The engine of the Pratt & Whitney plane that caught fire and forced a United Airlines pilot to make an emergency landing shortly after take off from Denver has seen similar eruptions on at least two other flights, have experts said Monday.
Three years ago, a fan blade broke on one of the PW4000 engines powering another United Airlines Boeing 777-200 aircraft, this time over the Pacific Ocean on a flight from San Francisco to Honolulu.
And in December, two fan blades of the same type of engine broke on a Japan Airlines Boeing 777-200 flying from Naha to Tokyo.
As in Denver, the pilots of these two flights were able to land their planes safely and no one was injured.
“This is not the first time this has happened,” aviation expert Greg Feith said on NBC’s “Today” show, referring to the malfunction of the PW4000 engine.
But after Saturday’s fiery episode in the Colorado skies, images of which went viral on social media, Boeing has grounded all of its older 777-200 planes around the world while federal investigators inspect the PW4000 engines of the planes, which are only used by United. Airlines in the United States and airlines in Japan and South Korea.
In particular, Federal Aviation Administration administrator Steve Dickson said inspections were “stepped up for the hollow fan blades which are unique to this engine model, used only on Boeing 777 aircraft.”
Former National Transportation Safety Board Chairman Jim Hall said faulty blades are only found on “the first generation” of PW4000 engines.
“I suspect the reason the planes are all being pulled is because they (the FAA and Pratt & Whitney) don’t have an inspection process in place and they’re embarrassed,” Hall told NBC News. “Over the past decade, the FAA has responded to the economic interests of the aviation industry, which has taken precedence over safety.”
Pratt & Whitney, who is owned by Raytheon, insisted he was cooperating with federal investigators.
“United Airlines Flight 328 is currently under an NTSB investigation and Pratt & Whitney has dispatched a team to work with investigators,” the company said in a statement. “Pratt & Whitney is actively coordinating with operators and regulators to support the revised inspection interval for the Pratt & Whitney PW4000 engines that power the Boeing 777s.”
But an NTSB investigation into a February 13, 2018 Pratt & Whitney engine malfunction on the United flight to Honolulu criticized the company for failing to conduct more stringent inspections.
“The lack of training led the inspector to make an incorrect assessment of an indication that resulted in a blade being returned to service with a crack where it ultimately fractured,” the report said.
Boeing said it was also cooperating with the federal government. “We believe every survey is an opportunity to learn how the industry can continue to make air travel safer for everyone,” the company said in a statement.

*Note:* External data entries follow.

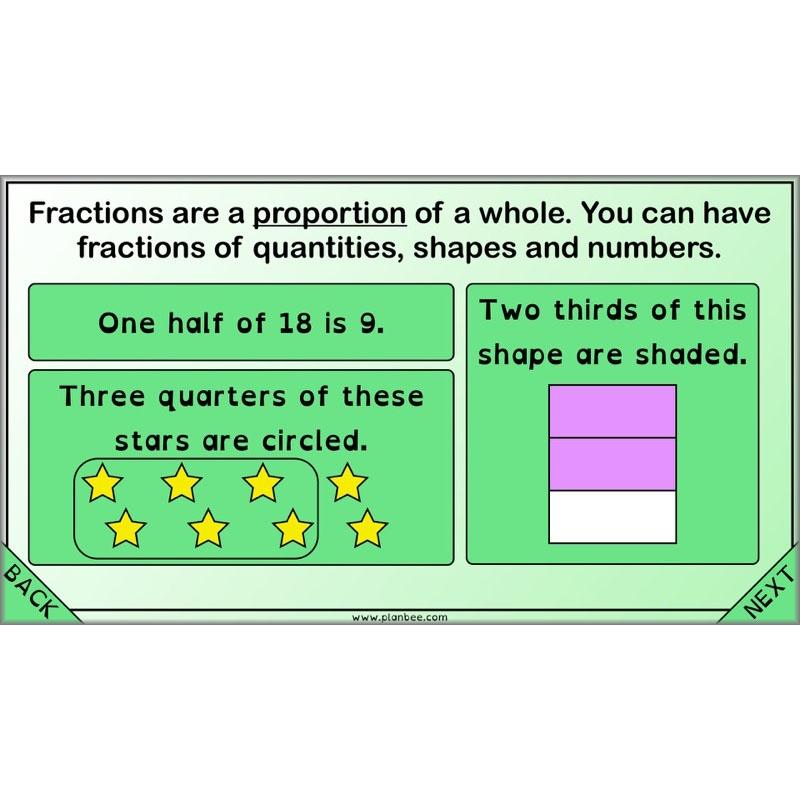 PlanBee Proportion Problems: Year 4 fractions problem solving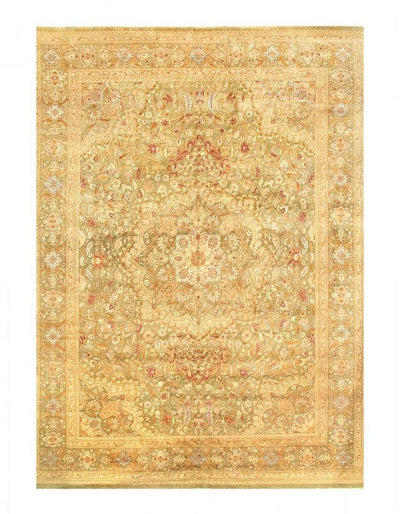 Canvello Beige Color Fine Hand Knotted Tabriz Design Rug - 10' X 14' - Canvello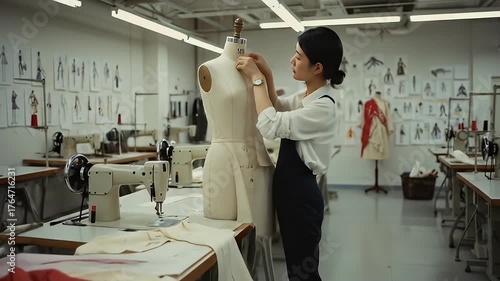 Woman working on a mannequin in a bright, spacious, and minimalist sewing studio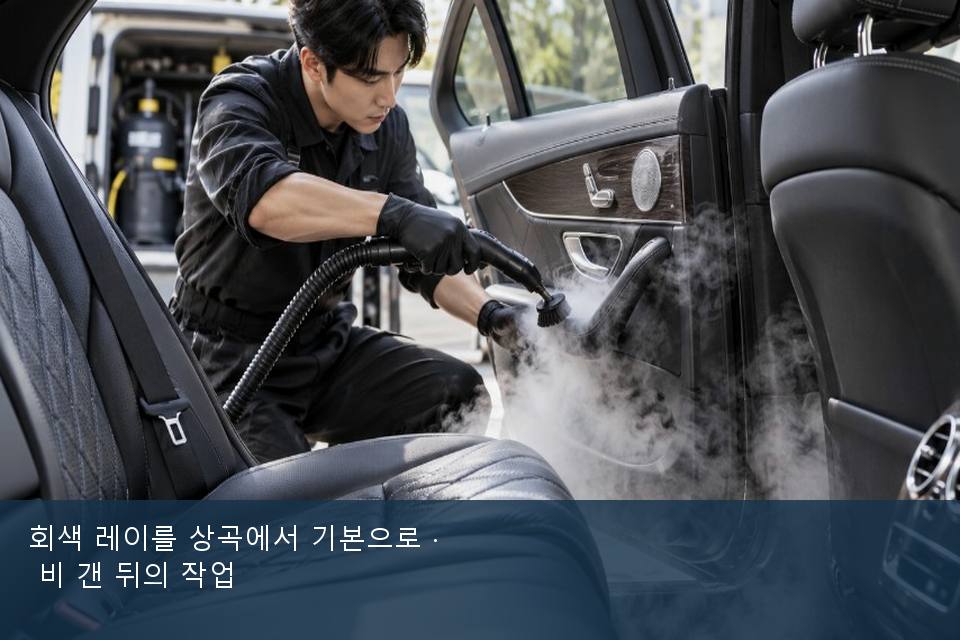 회색 레이를 상곡에서 기본으로 · 비 갠 뒤의 작업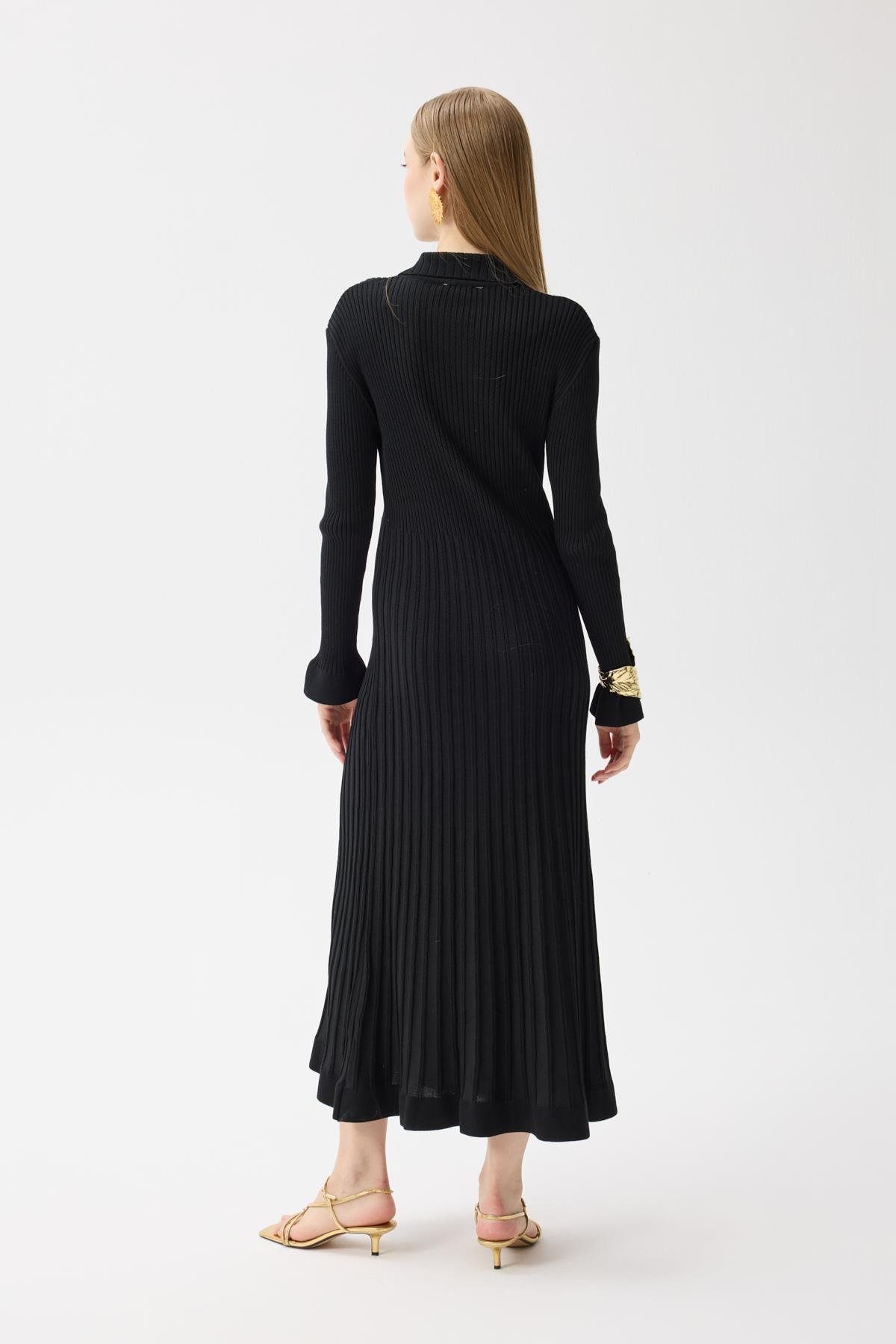 Mona Fitilli Gold Düğmeli Elbise - Siyah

Feith said the Boeing 777-200s have safeguards to prevent them from crashing after this type of engine malfunction.
“The FAA requires the manufacturer of a twin-engine plane like this to certify it so that it can fly on one engine, which it has done,” Feith said.

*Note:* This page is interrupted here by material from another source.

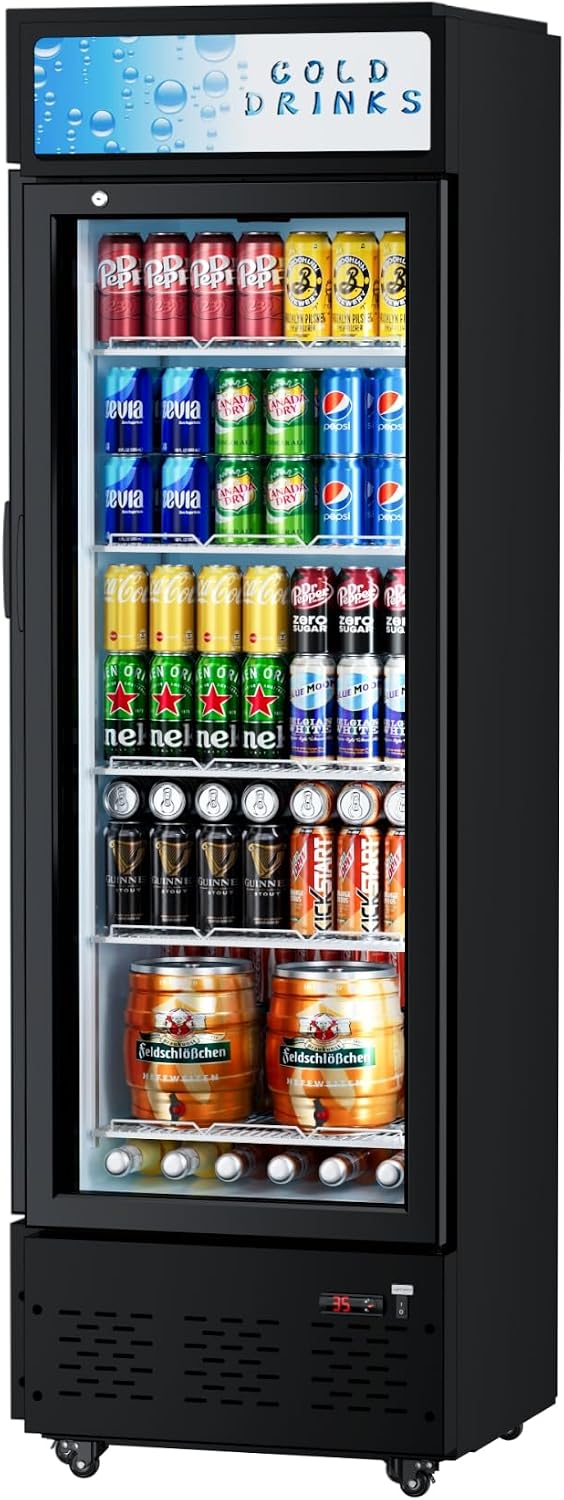 20.8''W Commercial Refrigerators, 11 Cu.ft. Glass Door Beverage Refrigerators Commercial Fridge Upright Display Cooler with Soft LED Light and Adjustable Shelves for Restaurant Grocery Stores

Still, the fact that the flames took so long to go out raises troubling new questions about the safety of the PW4000 engine, he said.
“If this plane had been flying over the ocean for an hour or two, the biggest concern is that there is a fire extinguisher system on the engine and the fire continues to burn,” he said. declared.
United flight 328, to Honolulu with 231 people on board, reported problems on Saturday shortly after take off from Denver.
Video from a passenger showed one of the plane’s engines igniting and breaking up before debris began to rain on suburban Denver as the pilot signaled “mayday” to the control tower and walked away. started to turn around.
A similar scenario took place on another Boeing plane in Holland on Saturday. The pilot of the New York-bound Longtail Aviation jet, a 747-400 cargo plane powered by smaller versions of the PW4000 engines, was told by air traffic control that one of the engines was on fire shortly after its take off on Saturday from Maastricht airport.
Witnesses reported hearing at least two explosions and the plane began throwing engine parts, part of which injured a woman on the ground, airport spokeswoman Hella Hendriks told Reuters.
Dutch authorities are currently carrying out an investigation.